▸ WHAT NEEDS TO BE DONE
Reproduce the passage about starting in the middle of learning word for word, in full.

▸ DOCUMENT EXTRACT
■ ■ ■ ■

Very often, we start in the middle, generally by necessity. After all, there were quite a few people already here when we were born. Since everyone else had a head start, we had to jump in where we could. Learning tends to track this pattern—we simply do not have the luxury of starting where we want.
Not that this is always bad; many of us would not be employed if we had to start at the absolute beginning. There are, however, certain costs to starting in the middle. One potential cost is that we may have failed to lay a proper foundation for what we have learned. Because this can result in gaps in our ability to fully understand, it is beneficial to take a step away from the trees and look at the forest—the oft-mentioned bigger picture.

■ ■ ■ ■

▸ DATA EXTRACT
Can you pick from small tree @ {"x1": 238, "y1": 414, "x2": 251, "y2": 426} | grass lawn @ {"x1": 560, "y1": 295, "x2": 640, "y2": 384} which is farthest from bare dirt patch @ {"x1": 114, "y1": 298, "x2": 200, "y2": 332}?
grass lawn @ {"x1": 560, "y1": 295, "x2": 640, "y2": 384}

■ ■ ■ ■

▸ RESPONSE BELOW
Very often, we start in the middle, generally by necessity. After all, there were quite a few people already here when we were born. Since everyone else had a head start, we had to jump in where we could. Learning tends to track this pattern—we simply do not have the luxury of starting where we want.
Not that this is always bad; many of us would not be employed if we had to start at the absolute beginning. There are, however, certain costs to starting in the middle. One potential cost is that we may have failed to lay a proper foundation for what we have learned. Because this can result in gaps in our ability to fully understand, it is beneficial to take a step away from the trees and look at the forest—the oft-mentioned bigger picture.